>> START DATA LISTING
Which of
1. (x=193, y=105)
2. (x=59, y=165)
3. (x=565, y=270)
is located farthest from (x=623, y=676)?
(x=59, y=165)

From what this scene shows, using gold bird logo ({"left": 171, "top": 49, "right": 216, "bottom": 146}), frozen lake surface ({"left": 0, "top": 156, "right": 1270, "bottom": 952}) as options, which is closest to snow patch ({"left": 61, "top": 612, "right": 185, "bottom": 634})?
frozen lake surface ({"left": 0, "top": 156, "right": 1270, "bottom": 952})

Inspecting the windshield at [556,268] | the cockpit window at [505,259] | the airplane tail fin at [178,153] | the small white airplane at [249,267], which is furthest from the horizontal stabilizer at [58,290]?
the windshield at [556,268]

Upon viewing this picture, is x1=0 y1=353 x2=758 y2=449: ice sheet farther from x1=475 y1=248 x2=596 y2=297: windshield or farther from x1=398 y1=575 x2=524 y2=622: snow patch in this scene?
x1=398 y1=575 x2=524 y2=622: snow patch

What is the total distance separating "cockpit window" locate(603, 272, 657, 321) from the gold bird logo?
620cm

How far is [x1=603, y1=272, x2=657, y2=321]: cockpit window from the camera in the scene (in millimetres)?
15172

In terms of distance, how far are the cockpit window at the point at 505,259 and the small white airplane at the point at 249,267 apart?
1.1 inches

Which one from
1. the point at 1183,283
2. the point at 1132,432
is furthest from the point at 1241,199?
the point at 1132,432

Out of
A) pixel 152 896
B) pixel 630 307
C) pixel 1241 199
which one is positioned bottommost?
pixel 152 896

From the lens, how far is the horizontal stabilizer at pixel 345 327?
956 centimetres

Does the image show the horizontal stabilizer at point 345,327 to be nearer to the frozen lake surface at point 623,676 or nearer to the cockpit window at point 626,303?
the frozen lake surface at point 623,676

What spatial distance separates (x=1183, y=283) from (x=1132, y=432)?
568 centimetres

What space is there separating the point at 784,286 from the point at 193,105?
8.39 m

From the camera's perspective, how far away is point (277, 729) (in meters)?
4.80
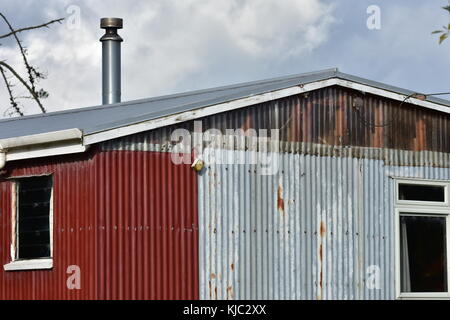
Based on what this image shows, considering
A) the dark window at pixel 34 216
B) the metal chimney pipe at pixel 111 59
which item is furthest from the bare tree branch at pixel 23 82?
the dark window at pixel 34 216

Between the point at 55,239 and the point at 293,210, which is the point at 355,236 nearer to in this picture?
the point at 293,210

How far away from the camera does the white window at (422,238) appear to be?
14.9 m

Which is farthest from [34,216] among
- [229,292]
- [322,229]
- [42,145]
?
[322,229]

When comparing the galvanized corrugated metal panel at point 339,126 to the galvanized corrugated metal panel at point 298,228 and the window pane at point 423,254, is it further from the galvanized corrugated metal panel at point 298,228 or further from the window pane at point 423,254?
the window pane at point 423,254

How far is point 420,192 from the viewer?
15094 mm

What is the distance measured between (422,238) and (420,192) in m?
0.61

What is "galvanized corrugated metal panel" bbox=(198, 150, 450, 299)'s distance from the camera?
1351 centimetres

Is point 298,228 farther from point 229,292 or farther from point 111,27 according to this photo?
point 111,27

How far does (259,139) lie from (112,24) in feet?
26.9

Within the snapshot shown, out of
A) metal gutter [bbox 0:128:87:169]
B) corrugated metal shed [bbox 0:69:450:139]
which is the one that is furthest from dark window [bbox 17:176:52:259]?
corrugated metal shed [bbox 0:69:450:139]

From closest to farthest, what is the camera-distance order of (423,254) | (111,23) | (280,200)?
(280,200) → (423,254) → (111,23)

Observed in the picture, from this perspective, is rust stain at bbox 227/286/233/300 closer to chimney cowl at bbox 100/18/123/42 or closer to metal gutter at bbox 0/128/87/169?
metal gutter at bbox 0/128/87/169

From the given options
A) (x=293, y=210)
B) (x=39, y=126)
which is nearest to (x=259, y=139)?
(x=293, y=210)

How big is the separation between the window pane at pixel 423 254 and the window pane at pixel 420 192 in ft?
0.83
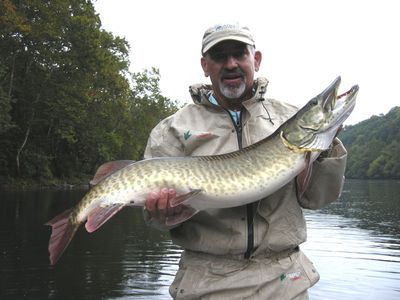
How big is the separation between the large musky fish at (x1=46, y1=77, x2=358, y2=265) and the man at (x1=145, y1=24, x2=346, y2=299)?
106 millimetres

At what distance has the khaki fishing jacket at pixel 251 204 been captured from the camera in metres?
3.01

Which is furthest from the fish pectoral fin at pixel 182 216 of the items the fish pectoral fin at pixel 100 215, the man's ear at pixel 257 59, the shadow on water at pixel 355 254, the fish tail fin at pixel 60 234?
the shadow on water at pixel 355 254

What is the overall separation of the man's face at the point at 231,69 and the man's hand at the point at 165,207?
80cm

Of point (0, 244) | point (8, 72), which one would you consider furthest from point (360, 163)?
point (0, 244)

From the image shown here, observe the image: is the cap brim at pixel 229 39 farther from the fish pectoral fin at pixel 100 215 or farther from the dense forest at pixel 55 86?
the dense forest at pixel 55 86

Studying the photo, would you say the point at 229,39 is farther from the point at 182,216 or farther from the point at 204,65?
the point at 182,216

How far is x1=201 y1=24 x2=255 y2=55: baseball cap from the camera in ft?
10.6

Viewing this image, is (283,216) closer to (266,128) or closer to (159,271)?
(266,128)

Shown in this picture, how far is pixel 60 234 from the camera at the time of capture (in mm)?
3104

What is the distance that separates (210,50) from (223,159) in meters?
0.79

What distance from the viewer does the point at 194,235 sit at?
3.12 meters

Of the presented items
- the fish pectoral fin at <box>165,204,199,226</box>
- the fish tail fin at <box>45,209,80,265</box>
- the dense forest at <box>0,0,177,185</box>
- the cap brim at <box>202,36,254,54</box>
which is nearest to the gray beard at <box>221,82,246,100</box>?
the cap brim at <box>202,36,254,54</box>

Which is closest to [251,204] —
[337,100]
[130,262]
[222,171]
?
[222,171]

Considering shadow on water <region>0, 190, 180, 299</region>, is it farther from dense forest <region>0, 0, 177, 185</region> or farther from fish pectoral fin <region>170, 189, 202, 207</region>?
dense forest <region>0, 0, 177, 185</region>
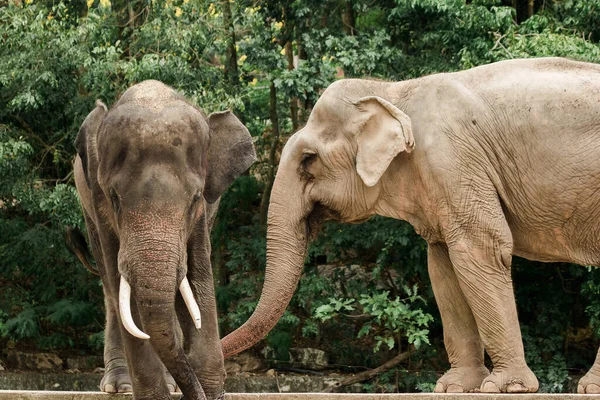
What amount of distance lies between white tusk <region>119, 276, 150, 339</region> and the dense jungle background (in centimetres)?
Result: 674

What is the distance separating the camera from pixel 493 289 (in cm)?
796

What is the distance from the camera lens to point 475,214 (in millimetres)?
8008

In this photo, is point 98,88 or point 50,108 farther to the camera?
point 50,108

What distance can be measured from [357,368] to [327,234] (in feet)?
5.83

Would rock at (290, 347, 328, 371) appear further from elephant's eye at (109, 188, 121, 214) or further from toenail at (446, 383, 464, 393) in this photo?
elephant's eye at (109, 188, 121, 214)

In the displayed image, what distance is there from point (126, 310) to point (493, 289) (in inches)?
124

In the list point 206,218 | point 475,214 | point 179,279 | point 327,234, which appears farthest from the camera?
point 327,234

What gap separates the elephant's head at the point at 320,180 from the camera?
8.52 m

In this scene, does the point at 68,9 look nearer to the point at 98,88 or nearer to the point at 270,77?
the point at 98,88

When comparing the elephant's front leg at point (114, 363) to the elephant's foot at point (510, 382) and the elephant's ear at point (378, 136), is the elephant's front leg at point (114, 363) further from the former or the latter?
the elephant's foot at point (510, 382)

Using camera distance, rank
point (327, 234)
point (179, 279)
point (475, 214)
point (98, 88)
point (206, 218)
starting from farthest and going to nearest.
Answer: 1. point (327, 234)
2. point (98, 88)
3. point (475, 214)
4. point (206, 218)
5. point (179, 279)

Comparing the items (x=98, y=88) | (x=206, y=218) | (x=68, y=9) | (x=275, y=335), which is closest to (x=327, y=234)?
(x=275, y=335)

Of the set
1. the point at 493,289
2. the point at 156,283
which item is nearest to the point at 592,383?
the point at 493,289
>> END DATA LISTING
[GOAL]
Copy the material above in full and exactly, skipping pictures.

[PROBLEM SOLUTION]
Which of
1. (x=193, y=105)
2. (x=59, y=165)
3. (x=565, y=270)
is located farthest from (x=623, y=676)?
(x=59, y=165)

From what this scene shows, using gold bird logo ({"left": 171, "top": 49, "right": 216, "bottom": 146}), frozen lake surface ({"left": 0, "top": 156, "right": 1270, "bottom": 952}) as options, which is closest to snow patch ({"left": 61, "top": 612, "right": 185, "bottom": 634})?
frozen lake surface ({"left": 0, "top": 156, "right": 1270, "bottom": 952})

Inspecting the windshield at [556,268] | the cockpit window at [505,259] | the airplane tail fin at [178,153] | the small white airplane at [249,267], which is furthest from the horizontal stabilizer at [58,290]?
the windshield at [556,268]

Upon viewing this picture, is x1=0 y1=353 x2=758 y2=449: ice sheet farther from x1=475 y1=248 x2=596 y2=297: windshield or farther from x1=398 y1=575 x2=524 y2=622: snow patch in this scene?
x1=398 y1=575 x2=524 y2=622: snow patch

What is the total distance separating "cockpit window" locate(603, 272, 657, 321) from the gold bird logo?
620cm

How far is [x1=603, y1=272, x2=657, y2=321]: cockpit window from the camera in the scene (in millimetres)?
15172

In terms of distance, how far are the cockpit window at the point at 505,259 and the small white airplane at the point at 249,267 apart?
1.1 inches

Which one from
1. the point at 1183,283
2. the point at 1132,432
is furthest from the point at 1241,199?
the point at 1132,432

Out of
A) pixel 152 896
B) pixel 630 307
C) pixel 1241 199
which one is positioned bottommost?
pixel 152 896

From the lens, how far is the horizontal stabilizer at pixel 345 327?
956 centimetres

Does the image show the horizontal stabilizer at point 345,327 to be nearer to the frozen lake surface at point 623,676 or nearer to the cockpit window at point 626,303?
the frozen lake surface at point 623,676

What spatial distance separates (x=1183, y=283) from (x=1132, y=432)?
568 centimetres

What space is there separating the point at 784,286 from the point at 193,105?
8.39 m

From the camera's perspective, how far away is point (277, 729) (in meters)?
4.80
Based on what this image shows, considering
A) the dark window at pixel 34 216
B) the metal chimney pipe at pixel 111 59
which item is furthest from the bare tree branch at pixel 23 82?
the dark window at pixel 34 216

Between the point at 55,239 and the point at 293,210, which is the point at 355,236 nearer to in this picture?
the point at 293,210

How far away from the camera does the white window at (422,238) appear to be?
14.9 m

Which is farthest from [34,216] among
- [229,292]
- [322,229]
- [42,145]
?
[322,229]

When comparing the galvanized corrugated metal panel at point 339,126 to the galvanized corrugated metal panel at point 298,228 and the window pane at point 423,254, is it further from the galvanized corrugated metal panel at point 298,228 or further from the window pane at point 423,254?
the window pane at point 423,254

How far is point 420,192 from the viewer?
15094 mm

What is the distance measured between (422,238) and (420,192) in m?
0.61

What is "galvanized corrugated metal panel" bbox=(198, 150, 450, 299)'s distance from the camera?
1351 centimetres

Is point 298,228 farther from point 229,292 or farther from point 111,27 according to this photo?
point 111,27

How far does (259,139) lie from (112,24) in feet?
26.9

Within the snapshot shown, out of
A) metal gutter [bbox 0:128:87:169]
B) corrugated metal shed [bbox 0:69:450:139]
which is the one that is furthest from dark window [bbox 17:176:52:259]?
corrugated metal shed [bbox 0:69:450:139]

From closest to farthest, what is the camera-distance order of (423,254) | (111,23) | (280,200)?
(280,200) → (423,254) → (111,23)

Observed in the picture, from this perspective, is rust stain at bbox 227/286/233/300 closer to chimney cowl at bbox 100/18/123/42 or closer to metal gutter at bbox 0/128/87/169?
metal gutter at bbox 0/128/87/169

From the given options
A) (x=293, y=210)
B) (x=39, y=126)
which is nearest to (x=259, y=139)?
(x=293, y=210)

How big is the separation between the window pane at pixel 423 254 and the window pane at pixel 420 192 in ft?
0.83
How big is the separation between the large musky fish at (x1=46, y1=77, x2=358, y2=265) and the man at (x1=145, y1=24, x2=346, y2=299)?
106 millimetres

At what distance has the khaki fishing jacket at pixel 251 204 been captured from the camera in metres?
3.01

Which is furthest from the fish pectoral fin at pixel 182 216 of the items the fish pectoral fin at pixel 100 215, the man's ear at pixel 257 59, the shadow on water at pixel 355 254, the fish tail fin at pixel 60 234?
the shadow on water at pixel 355 254

What is the overall separation of the man's face at the point at 231,69 and the man's hand at the point at 165,207?
80cm

Of point (0, 244) | point (8, 72), which one would you consider furthest from point (360, 163)?
point (0, 244)

From the image shown here, observe the image: is the cap brim at pixel 229 39 farther from the fish pectoral fin at pixel 100 215 or farther from the dense forest at pixel 55 86?
the dense forest at pixel 55 86

Studying the photo, would you say the point at 229,39 is farther from the point at 182,216 or farther from the point at 204,65?
the point at 182,216

How far is x1=201 y1=24 x2=255 y2=55: baseball cap from the camera in ft?
10.6

Viewing this image, is (283,216) closer to (266,128) or closer to (159,271)?
(266,128)

Shown in this picture, how far is pixel 60 234 from the camera at the time of capture (in mm)?
3104

What is the distance that separates (210,50) from (223,159) in meters?
0.79

What distance from the viewer does the point at 194,235 sit at?
3.12 meters

Of the presented items
- the fish pectoral fin at <box>165,204,199,226</box>
- the fish tail fin at <box>45,209,80,265</box>
- the dense forest at <box>0,0,177,185</box>
- the cap brim at <box>202,36,254,54</box>
which is nearest to the gray beard at <box>221,82,246,100</box>?
the cap brim at <box>202,36,254,54</box>

Which is closest to [251,204] —
[337,100]
[130,262]
[222,171]
?
[222,171]

Considering shadow on water <region>0, 190, 180, 299</region>, is it farther from dense forest <region>0, 0, 177, 185</region> or farther from fish pectoral fin <region>170, 189, 202, 207</region>?
dense forest <region>0, 0, 177, 185</region>
What amount of distance lies between white tusk <region>119, 276, 150, 339</region> and the dense jungle background (in centimetres)?
Result: 674

What is the distance separating the camera from pixel 493 289 (in cm)?
796

What is the distance from the camera lens to point 475,214 (in millimetres)?
8008

In this photo, is point 98,88 or point 50,108 farther to the camera?
point 50,108

What distance can be measured from [357,368] to [327,234] (in feet)?
5.83

Would rock at (290, 347, 328, 371) appear further from elephant's eye at (109, 188, 121, 214) or further from toenail at (446, 383, 464, 393) in this photo?
elephant's eye at (109, 188, 121, 214)

In the displayed image, what distance is there from point (126, 310) to point (493, 289) (in inches)?
124

In the list point 206,218 | point 475,214 | point 179,279 | point 327,234, which appears farthest from the camera?
point 327,234

What gap separates the elephant's head at the point at 320,180 from the camera?
8.52 m

In this scene, does the point at 68,9 look nearer to the point at 98,88 or nearer to the point at 270,77?
the point at 98,88

When comparing the elephant's front leg at point (114, 363) to the elephant's foot at point (510, 382) and the elephant's ear at point (378, 136), is the elephant's front leg at point (114, 363) further from the former or the latter?
the elephant's foot at point (510, 382)

Using camera distance, rank
point (327, 234)
point (179, 279)
point (475, 214)
point (98, 88)
point (206, 218)
starting from farthest and going to nearest.
Answer: 1. point (327, 234)
2. point (98, 88)
3. point (475, 214)
4. point (206, 218)
5. point (179, 279)

Comparing the items (x=98, y=88) | (x=206, y=218) | (x=68, y=9) | (x=275, y=335), which is closest to (x=327, y=234)?
(x=275, y=335)

Of the set
1. the point at 493,289
2. the point at 156,283
which item is nearest to the point at 592,383?
the point at 493,289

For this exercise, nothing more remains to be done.